→ **PARTS OF THE EXERCISE**:
[1] From the bylaws excerpt, reproduce the passage from "The Board of Directors may hold" to "the Board of Directors.".
[2] Answer these from the bylaws excerpt:
(a) How long before a meeting must a special meeting notice sent by U.S. mail be deposited?
(b) What constitutes a quorum of the Board of Directors?
(c) Who may call a special meeting of the Board of Directors?
[3] Continue the bylaws excerpt from the point where it stops.
— BEGIN SELECTED EXCERPT —
The Board of Directors may hold meetings, both regular and special, at such locations, either within or without the State of Nevada,
as the Board of Directors may determine its sole discretion.
3.6 Annual
and Regular Meetings. The first meeting of each newly-elected Board of Directors may be held immediately following, and at
the time and place as, the annual meeting of stockholders or, if not so held, at such time and place as shall be fixed by such
newly-elected Board of Directors. Regular meetings of the Board of Directors may be held without notice at such time and at such
place as from time to time shall be determined by the Board of Directors.
3.7 Special
Meetings. Special meetings of the Board of Directors may be called at any time by either (a) the Chairperson of the Board
of Directors, (b) the President, (c) the Secretary or (d) any two directors, in each case, on 24 hours notice to each Director.
Such notice of the time and place of any special meeting shall be:
(i) delivered
personally by hand, by courier or by telephone;
(ii) sent
by U.S. first-class mail, postage prepaid;
(iii) sent
by facsimile; or
(iv) sent
by electronic mail,
in
each case, directed to each Director at such Director’s address, telephone number, facsimile number or electronic mail address,
as the case may be, as shown on the Corporation’s records.
If
the notice is (x) delivered personally by hand, by courier or by telephone, (y) sent by facsimile or (z) sent by electronic
mail, it shall be delivered or sent at least 24 hours before the time of the holding of the meeting. If the notice is sent by
U.S. mail, it shall be deposited in the U.S. mail at least 4 days before the time of the holding of the meeting. Any oral notice
may be communicated to the Director. The notice need not specify the place of the meeting (if the meeting is to be held at the
Corporation’s principal executive office) nor the purpose of the meeting.
3.8 Quorum
and Voting. A majority of the Directors then in office, at a meeting duly assembled, shall constitute a quorum of the Board
of Directors for the transaction of business, and the act of the Directors constituting a majority of the Directors present at
any meeting at which there is a quorum shall be the act of the Board of Directors, except as may be otherwise specifically provided
by statute, by the Articles of Incorporation or by these Bylaws. If a quorum shall not be present at any meeting of the Board
of Directors, the Directors present may adjourn the meeting from time to time, without notice other than announcement at the meeting,
until a quorum shall be present. If the Articles of Incorporation provide that one or more Directors shall have more or less than
one vote per Director on any matter, every reference in these Bylaws to a majority or other proportion of Directors shall refer
to a majority or other proportion of the votes of the Directors.
3.9 Consent
Without a Meeting. Unless otherwise restricted by the Articles of Incorporation or these Bylaws, any action required or permitted
to be taken at any meeting of the Board of Directors or of any committee thereof may be taken without a meeting if, before or
after the action, a written consent thereto is signed or approved by electronic transmission by all members of the Board of Directors
or of such committee, as the case may be, and the writing or writings or electronic transmission or transmissions are filed with
the minutes of proceedings of the Board of Directors or committee. Such filing shall be in paper form if the minutes are maintained
in paper form and shall be in electronic form if the minutes are maintained in electronic form.
— END SELECTED EXCERPT —
— BEGIN DATASET —
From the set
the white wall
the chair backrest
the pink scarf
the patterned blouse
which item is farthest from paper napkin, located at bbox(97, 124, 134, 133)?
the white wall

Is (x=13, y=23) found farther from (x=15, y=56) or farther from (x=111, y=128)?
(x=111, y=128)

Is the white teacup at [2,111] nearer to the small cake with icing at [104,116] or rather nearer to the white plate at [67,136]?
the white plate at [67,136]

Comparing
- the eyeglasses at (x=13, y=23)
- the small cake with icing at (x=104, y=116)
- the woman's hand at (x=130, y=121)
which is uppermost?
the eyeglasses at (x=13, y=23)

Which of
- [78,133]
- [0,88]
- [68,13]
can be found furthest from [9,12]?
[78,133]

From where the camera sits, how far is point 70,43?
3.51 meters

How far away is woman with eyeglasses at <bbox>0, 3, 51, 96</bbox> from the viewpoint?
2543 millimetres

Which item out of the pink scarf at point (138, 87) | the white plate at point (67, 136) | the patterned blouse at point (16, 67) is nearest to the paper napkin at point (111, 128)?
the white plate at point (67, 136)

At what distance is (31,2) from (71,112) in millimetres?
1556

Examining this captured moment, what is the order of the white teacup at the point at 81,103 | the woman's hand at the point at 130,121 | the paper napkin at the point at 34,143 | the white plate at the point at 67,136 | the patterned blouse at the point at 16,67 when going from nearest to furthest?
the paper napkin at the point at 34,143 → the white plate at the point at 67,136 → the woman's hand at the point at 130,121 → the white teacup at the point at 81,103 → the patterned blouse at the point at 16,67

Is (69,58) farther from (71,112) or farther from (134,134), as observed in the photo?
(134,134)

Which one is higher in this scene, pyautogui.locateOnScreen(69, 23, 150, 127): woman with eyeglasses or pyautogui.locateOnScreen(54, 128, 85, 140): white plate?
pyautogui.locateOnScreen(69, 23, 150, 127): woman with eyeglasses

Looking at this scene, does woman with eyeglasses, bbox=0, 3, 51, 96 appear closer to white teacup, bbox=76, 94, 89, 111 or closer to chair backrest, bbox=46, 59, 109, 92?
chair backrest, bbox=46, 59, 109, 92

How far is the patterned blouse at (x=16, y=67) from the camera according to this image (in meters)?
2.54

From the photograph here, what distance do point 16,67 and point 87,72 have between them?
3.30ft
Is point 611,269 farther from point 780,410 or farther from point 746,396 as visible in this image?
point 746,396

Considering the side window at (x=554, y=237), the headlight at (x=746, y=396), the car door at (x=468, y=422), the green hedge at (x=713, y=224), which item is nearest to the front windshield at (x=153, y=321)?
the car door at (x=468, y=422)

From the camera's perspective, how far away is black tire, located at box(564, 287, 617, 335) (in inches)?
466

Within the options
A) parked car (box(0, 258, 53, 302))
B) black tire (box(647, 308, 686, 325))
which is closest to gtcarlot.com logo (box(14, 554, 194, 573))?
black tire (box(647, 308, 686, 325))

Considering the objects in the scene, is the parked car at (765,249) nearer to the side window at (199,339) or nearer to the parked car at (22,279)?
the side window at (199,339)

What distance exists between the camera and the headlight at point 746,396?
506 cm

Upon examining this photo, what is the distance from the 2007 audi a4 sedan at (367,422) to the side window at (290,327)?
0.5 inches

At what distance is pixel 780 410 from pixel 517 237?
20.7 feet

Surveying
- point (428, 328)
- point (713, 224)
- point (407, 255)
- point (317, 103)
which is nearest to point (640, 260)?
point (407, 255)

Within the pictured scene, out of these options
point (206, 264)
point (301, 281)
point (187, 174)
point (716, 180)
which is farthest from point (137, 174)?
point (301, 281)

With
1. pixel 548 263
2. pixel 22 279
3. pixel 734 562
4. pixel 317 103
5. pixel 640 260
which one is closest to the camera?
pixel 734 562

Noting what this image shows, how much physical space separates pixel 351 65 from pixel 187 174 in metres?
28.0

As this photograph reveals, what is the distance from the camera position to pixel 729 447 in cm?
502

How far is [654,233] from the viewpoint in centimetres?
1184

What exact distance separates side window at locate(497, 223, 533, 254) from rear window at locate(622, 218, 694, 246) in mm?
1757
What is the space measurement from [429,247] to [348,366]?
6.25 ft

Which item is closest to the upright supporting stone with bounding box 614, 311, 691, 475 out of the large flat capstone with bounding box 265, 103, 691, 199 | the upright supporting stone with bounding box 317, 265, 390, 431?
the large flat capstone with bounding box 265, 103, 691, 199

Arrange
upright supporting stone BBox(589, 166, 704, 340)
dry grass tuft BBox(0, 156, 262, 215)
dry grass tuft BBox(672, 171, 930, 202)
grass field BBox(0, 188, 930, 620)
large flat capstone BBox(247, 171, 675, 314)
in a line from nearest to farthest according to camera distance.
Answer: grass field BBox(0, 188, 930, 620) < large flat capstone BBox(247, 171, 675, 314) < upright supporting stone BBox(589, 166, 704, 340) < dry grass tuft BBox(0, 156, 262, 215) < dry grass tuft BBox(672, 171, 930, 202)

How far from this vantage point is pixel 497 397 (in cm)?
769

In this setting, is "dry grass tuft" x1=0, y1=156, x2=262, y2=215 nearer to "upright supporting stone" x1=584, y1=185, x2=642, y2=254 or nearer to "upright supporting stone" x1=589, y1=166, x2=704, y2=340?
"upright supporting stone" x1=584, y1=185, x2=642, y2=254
— END DATASET —
→ **OUTPUTS IN ORDER**:
[1]
The Board of Directors may hold meetings, both regular and special, at such locations, either within or without the State of Nevada,
as the Board of Directors may determine its sole discretion.
3.6 Annual
and Regular Meetings. The first meeting of each newly-elected Board of Directors may be held immediately following, and at
the time and place as, the annual meeting of stockholders or, if not so held, at such time and place as shall be fixed by such
newly-elected Board of Directors. Regular meetings of the Board of Directors may be held without notice at such time and at such
place as from time to time shall be determined by the Board of Directors.

[2]
(a) At least 4 days before the time of the meeting.
(b) A majority of the Directors then in office, at a meeting duly assembled.
(c) The Chairperson of the Board of Directors, the President, the Secretary, or any two directors.

[3]
3.10 Telephonic
Meetings. Members of the Board of Directors or any committee designated by the Board of Directors may participate in a meeting
of the Board of Directors or committee by means of a telephone conference or similar methods of communication by which all persons
participating in the meeting can hear each other. Participation in such meeting by such means constitutes presence in person at
such meeting.
3.11 Committees;
Subcommittees. Unless otherwise provided in the Articles of Incorporation, the Board of Directors, by resolution or as set
forth in these Bylaws, may designate one or more committees, which, to the extent provided in such resolution or in these Bylaws,
shall have and may exercise the powers of the Board of Directors in the management of the business and affairs of the Corporation.
Each committee must include at least one Director. Subject to the preceding sentence, and unless the Articles of Incorporation
or these Bylaws otherwise provide, the Board of Directors may appoint natural persons who are not Directors to serve on any committee.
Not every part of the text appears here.